Once again, this makes invalid states unrepresentable. Any function accepting BankAccount can safely assume both fields are valid without rechecking. This avoids the risk of writing functions like:

def withdraw(account: dict, amount: float):

if amount < 0:

raise ValueError(“Invalid amount”)

# … must recheck balance here since input might be invalid

With strong types, you focus only on domain logic, not repetitive validation.

Advanced Technique: Using Smart Constructors

Sometimes you don’t want to expose direct constructors that raise exceptions. Instead, you can use smart constructors that return a safe type or an error result:

from typing import Union

class InvalidUser(Exception):

pass

def make_user_name(name: str) -> Union[UserName, InvalidUser]:

try:

return UserName(name)

except ValueError:

return InvalidUser(“Invalid user name”)

This approach works well in languages with richer type systems (like Rust or Haskell), where you can encode success/failure using Result or Either types. In Python, you can simulate it using exceptions or unions.
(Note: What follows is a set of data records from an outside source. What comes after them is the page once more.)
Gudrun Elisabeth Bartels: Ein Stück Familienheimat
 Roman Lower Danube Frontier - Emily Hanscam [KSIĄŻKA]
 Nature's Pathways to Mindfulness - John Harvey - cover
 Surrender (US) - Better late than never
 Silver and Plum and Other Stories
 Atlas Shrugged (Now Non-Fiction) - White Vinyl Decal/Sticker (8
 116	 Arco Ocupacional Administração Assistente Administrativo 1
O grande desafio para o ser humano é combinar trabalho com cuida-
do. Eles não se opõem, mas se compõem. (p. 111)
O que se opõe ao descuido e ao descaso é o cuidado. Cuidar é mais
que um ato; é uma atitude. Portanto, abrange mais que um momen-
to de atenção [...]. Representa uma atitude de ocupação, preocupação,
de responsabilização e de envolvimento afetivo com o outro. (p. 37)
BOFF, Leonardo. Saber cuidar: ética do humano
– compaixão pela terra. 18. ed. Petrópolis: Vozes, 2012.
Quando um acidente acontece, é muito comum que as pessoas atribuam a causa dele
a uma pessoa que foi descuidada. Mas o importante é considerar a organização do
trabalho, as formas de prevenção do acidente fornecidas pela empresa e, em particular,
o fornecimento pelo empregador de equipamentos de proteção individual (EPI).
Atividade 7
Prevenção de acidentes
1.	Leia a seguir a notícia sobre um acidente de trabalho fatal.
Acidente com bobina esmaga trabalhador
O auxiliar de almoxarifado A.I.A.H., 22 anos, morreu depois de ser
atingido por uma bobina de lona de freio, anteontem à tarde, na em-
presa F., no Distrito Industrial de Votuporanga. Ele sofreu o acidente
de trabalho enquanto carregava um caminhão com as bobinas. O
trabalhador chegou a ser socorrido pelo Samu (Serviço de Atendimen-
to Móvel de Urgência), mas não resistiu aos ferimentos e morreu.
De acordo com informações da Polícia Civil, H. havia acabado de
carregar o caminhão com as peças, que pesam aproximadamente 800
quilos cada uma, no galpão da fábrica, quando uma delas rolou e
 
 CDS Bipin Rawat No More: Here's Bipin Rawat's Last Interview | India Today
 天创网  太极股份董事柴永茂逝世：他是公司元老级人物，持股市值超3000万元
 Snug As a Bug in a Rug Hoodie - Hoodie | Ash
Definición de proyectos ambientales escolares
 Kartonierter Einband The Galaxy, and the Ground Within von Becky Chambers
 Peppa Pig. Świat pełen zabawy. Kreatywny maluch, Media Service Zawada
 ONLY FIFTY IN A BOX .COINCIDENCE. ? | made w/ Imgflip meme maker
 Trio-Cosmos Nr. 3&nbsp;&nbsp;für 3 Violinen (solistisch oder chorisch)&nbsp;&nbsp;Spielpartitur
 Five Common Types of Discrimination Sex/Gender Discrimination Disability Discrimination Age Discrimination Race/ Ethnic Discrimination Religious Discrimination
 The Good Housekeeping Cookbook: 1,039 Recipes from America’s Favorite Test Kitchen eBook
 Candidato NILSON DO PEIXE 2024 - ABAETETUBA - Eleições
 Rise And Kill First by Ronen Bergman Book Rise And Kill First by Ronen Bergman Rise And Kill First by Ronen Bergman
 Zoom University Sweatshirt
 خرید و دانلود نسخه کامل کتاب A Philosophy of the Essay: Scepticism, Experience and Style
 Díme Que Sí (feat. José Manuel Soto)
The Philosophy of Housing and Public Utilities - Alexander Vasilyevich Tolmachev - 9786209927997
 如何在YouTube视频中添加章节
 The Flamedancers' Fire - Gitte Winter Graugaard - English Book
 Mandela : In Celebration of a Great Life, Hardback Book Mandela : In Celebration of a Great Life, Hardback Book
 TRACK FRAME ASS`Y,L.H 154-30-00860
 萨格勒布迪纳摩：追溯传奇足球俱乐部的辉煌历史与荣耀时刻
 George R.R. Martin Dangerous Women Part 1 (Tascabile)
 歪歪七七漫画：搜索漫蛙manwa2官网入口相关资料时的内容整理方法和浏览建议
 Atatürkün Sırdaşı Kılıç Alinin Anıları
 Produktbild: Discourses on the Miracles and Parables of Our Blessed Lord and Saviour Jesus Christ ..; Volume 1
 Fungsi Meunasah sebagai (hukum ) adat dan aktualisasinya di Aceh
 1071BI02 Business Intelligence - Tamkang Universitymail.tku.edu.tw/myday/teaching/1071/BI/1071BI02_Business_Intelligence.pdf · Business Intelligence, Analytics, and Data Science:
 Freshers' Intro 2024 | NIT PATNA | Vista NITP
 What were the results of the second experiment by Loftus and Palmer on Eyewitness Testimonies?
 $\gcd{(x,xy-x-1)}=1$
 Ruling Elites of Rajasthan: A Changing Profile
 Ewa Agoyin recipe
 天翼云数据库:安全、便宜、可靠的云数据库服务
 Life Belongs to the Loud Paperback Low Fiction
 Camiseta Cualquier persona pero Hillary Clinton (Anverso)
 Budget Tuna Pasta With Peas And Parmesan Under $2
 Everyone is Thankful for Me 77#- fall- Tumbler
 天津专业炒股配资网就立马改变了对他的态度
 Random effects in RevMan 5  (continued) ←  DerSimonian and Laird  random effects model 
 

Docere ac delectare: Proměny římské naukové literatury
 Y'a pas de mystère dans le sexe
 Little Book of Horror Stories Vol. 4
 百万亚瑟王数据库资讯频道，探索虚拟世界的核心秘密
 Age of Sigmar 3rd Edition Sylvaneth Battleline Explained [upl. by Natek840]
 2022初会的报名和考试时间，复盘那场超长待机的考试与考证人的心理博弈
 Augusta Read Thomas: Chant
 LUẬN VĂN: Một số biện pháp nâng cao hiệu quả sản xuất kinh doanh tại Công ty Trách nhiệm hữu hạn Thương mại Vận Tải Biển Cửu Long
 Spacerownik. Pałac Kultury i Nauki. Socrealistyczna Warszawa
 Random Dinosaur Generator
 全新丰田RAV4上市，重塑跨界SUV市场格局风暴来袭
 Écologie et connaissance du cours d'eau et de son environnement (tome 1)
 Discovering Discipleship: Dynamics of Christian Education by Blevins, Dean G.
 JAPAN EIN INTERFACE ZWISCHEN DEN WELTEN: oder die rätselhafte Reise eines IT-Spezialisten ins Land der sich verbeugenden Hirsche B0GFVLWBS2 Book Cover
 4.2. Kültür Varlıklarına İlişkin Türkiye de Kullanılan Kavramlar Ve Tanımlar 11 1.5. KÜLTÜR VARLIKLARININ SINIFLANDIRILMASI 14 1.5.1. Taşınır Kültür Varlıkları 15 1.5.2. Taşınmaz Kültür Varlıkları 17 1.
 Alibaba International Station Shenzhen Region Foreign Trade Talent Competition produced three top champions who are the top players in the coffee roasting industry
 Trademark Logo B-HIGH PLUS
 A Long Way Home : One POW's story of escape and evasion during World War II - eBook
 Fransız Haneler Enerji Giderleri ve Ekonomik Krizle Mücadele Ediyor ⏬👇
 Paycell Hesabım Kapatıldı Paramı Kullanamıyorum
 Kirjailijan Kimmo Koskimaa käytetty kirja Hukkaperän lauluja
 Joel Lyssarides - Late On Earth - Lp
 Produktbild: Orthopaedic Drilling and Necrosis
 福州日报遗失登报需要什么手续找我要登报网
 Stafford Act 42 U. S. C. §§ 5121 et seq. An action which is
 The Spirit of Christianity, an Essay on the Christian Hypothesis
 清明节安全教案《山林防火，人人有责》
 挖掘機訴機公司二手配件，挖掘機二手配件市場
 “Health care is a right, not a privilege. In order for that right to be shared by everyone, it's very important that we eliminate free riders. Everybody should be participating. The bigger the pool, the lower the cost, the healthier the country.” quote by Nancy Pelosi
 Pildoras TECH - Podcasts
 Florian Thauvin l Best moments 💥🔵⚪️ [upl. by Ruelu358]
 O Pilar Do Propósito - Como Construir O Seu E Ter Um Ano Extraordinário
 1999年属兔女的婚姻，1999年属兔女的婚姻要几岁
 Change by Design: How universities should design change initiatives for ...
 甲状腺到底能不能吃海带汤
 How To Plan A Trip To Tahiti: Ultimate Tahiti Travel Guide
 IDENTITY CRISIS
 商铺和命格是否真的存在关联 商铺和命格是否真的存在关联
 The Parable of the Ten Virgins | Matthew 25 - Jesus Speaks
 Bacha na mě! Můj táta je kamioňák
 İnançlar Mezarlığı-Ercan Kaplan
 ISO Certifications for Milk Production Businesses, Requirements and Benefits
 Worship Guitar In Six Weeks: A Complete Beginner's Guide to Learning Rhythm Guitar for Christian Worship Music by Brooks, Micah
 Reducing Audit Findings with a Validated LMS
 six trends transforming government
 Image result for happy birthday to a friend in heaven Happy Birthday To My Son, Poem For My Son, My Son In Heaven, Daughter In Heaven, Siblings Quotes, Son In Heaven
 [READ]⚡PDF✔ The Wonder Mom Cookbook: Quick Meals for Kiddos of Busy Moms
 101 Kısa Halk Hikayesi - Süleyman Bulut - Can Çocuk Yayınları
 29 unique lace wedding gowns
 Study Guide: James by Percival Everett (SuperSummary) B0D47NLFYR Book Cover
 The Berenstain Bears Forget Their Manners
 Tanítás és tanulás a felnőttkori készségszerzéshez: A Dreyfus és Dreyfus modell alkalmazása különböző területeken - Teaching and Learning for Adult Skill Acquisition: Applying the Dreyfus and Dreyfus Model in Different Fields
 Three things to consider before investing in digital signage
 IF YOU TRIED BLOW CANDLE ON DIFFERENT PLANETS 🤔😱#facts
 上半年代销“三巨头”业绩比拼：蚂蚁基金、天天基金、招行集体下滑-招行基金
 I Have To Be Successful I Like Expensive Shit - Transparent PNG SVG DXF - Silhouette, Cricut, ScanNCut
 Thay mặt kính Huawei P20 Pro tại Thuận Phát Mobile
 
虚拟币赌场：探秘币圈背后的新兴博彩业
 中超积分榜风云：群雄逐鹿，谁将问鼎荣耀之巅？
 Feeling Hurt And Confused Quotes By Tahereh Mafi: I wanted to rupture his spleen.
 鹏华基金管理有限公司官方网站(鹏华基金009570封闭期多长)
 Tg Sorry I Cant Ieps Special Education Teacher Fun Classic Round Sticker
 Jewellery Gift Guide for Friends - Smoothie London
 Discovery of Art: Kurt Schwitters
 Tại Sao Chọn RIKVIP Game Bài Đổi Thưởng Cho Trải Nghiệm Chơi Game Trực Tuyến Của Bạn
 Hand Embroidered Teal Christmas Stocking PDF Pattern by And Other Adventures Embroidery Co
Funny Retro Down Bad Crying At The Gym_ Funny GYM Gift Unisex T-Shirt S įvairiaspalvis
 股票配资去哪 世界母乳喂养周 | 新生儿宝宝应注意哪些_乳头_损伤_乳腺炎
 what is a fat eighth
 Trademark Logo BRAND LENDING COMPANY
The key idea remains: validation is centralized and validated types are distinct from raw types.

Conclusion

Data validation is not just an input hygiene task—it’s fundamentally about preserving invariants in your system. When you scatter validation logic, you risk inconsistency, duplication, and violations of the Liskov Substitution Principle. Any code that expects “valid data” might unexpectedly receive “raw data,” breaking assumptions and introducing bugs.

By modeling validated data as a separate type, you make invalid states unrepresentable. This design:

Moves validation to a single point of responsibility.
Ensures that functions can trust their inputs.
Eliminates defensive programming boilerplate.
Enforces LSP compliance by making type guarantees explicit.

Think of validated types as contracts made tangible in code. Instead of just hoping everyone remembers the rules, you make it impossible to break the rules without the compiler (or runtime constructor) complaining. Whether you’re building web forms, APIs, or complex domain models, this approach leads to cleaner, safer, and more maintainable software.

In short: Treat validation as part of your type system, not just part of your logic. By separating validated data from raw input, you build systems where the Liskov Substitution Principle isn’t just a theory—it’s a guarantee.